== Records shown ==
________________________________________

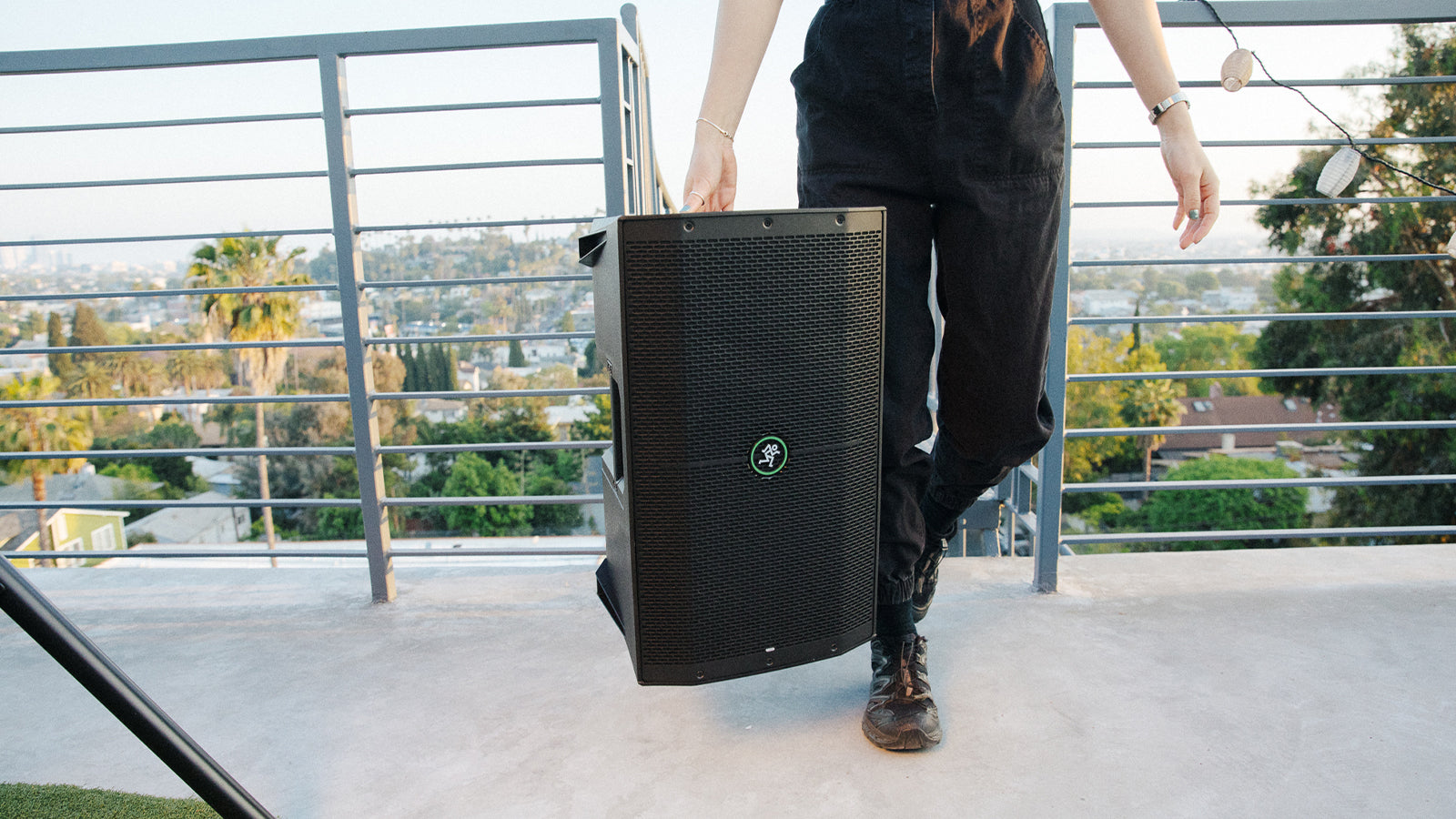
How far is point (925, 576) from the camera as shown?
1487 mm

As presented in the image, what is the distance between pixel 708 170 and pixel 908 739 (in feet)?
2.85

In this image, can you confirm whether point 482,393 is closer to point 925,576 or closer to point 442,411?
point 925,576

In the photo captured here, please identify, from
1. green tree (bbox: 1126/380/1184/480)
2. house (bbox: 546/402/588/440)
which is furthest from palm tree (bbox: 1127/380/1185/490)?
house (bbox: 546/402/588/440)

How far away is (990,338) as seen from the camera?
1248mm

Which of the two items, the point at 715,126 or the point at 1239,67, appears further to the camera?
the point at 1239,67

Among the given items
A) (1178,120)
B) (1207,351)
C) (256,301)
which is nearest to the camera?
(1178,120)

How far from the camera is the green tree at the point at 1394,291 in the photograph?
14070 millimetres

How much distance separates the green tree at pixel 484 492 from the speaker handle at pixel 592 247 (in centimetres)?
2592

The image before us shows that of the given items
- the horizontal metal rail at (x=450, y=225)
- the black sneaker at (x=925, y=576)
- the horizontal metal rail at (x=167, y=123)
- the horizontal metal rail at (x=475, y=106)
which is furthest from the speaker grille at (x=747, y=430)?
the horizontal metal rail at (x=167, y=123)

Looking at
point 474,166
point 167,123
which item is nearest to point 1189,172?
point 474,166

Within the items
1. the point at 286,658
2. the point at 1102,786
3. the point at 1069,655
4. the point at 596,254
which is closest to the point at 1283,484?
the point at 1069,655

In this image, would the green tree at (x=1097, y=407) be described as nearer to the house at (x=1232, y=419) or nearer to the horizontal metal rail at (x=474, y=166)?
the house at (x=1232, y=419)

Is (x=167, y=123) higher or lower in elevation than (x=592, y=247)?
higher

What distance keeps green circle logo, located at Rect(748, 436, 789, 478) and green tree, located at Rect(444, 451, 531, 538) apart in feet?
85.5
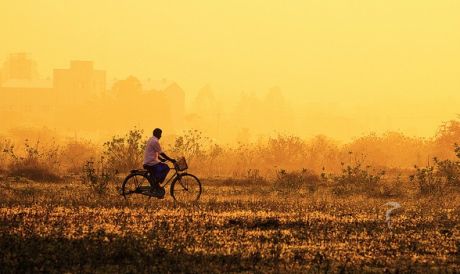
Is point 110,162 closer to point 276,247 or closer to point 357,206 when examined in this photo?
point 357,206

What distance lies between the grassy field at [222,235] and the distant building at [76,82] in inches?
4551

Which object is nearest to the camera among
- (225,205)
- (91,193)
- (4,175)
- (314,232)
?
(314,232)

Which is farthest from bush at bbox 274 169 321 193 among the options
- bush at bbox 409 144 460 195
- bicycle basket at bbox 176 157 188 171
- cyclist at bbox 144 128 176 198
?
cyclist at bbox 144 128 176 198

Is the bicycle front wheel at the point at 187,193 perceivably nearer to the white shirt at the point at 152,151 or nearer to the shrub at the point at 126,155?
the white shirt at the point at 152,151

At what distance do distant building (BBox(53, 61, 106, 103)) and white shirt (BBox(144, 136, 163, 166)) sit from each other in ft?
378

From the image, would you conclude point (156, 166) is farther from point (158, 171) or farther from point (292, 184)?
point (292, 184)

________________________________________

Copy all of the material above word for word, leaving out the pictures.

== The result ==
How far is point (925, 576) from the camera as shown?
1487 mm

As presented in the image, what is the distance between pixel 708 170 and pixel 908 739 (in feet)?
2.85

In this image, can you confirm whether point 482,393 is closer to point 925,576 or closer to point 442,411?
point 925,576

In the photo captured here, please identify, from
1. green tree (bbox: 1126/380/1184/480)
2. house (bbox: 546/402/588/440)
which is furthest from palm tree (bbox: 1127/380/1185/490)?
house (bbox: 546/402/588/440)

How far away is (990,338) as seen from the camera?
1248mm

Which of the two items, the point at 715,126 or the point at 1239,67, appears further to the camera?
the point at 1239,67

Among the given items
A) (1178,120)
B) (1207,351)
C) (256,301)
which is nearest to the camera?
(1178,120)

How far from the camera is the green tree at the point at 1394,291 in the photograph?
14070 millimetres

How much distance separates the green tree at pixel 484 492 from the speaker handle at pixel 592 247 (in centimetres)?
2592

The image before us shows that of the given items
- the horizontal metal rail at (x=450, y=225)
- the black sneaker at (x=925, y=576)
- the horizontal metal rail at (x=167, y=123)
- the horizontal metal rail at (x=475, y=106)
which is furthest from the speaker grille at (x=747, y=430)?
the horizontal metal rail at (x=167, y=123)

Looking at
point 474,166
point 167,123
which item is nearest to point 1189,172?
point 474,166

Within the items
1. the point at 286,658
2. the point at 1102,786
3. the point at 1069,655
4. the point at 596,254
which is closest to the point at 1283,484?
the point at 1069,655

In this image, would the green tree at (x=1097, y=407) be described as nearer to the house at (x=1232, y=419) or nearer to the horizontal metal rail at (x=474, y=166)?
the house at (x=1232, y=419)

Is (x=167, y=123) higher or lower in elevation than (x=592, y=247)?
higher

What distance keeps green circle logo, located at Rect(748, 436, 789, 478) and green tree, located at Rect(444, 451, 531, 538) apart in feet?
85.5
Is point 110,162 closer to point 276,247 or closer to point 357,206 when examined in this photo?
point 357,206

What distance lies between the grassy field at [222,235] and the distant building at [76,82] in inches?
4551

Which object is nearest to the camera among
- (225,205)
- (91,193)
- (4,175)
- (314,232)
?
(314,232)

Which is farthest from bush at bbox 274 169 321 193 among the options
- bush at bbox 409 144 460 195
- bicycle basket at bbox 176 157 188 171
- cyclist at bbox 144 128 176 198
?
cyclist at bbox 144 128 176 198

Is the bicycle front wheel at the point at 187,193 perceivably nearer to the white shirt at the point at 152,151 or nearer to the shrub at the point at 126,155?
the white shirt at the point at 152,151

At what distance do distant building (BBox(53, 61, 106, 103)) and white shirt (BBox(144, 136, 163, 166)) sit from each other in ft?
378

From the image, would you conclude point (156, 166) is farther from point (158, 171) or farther from point (292, 184)?
point (292, 184)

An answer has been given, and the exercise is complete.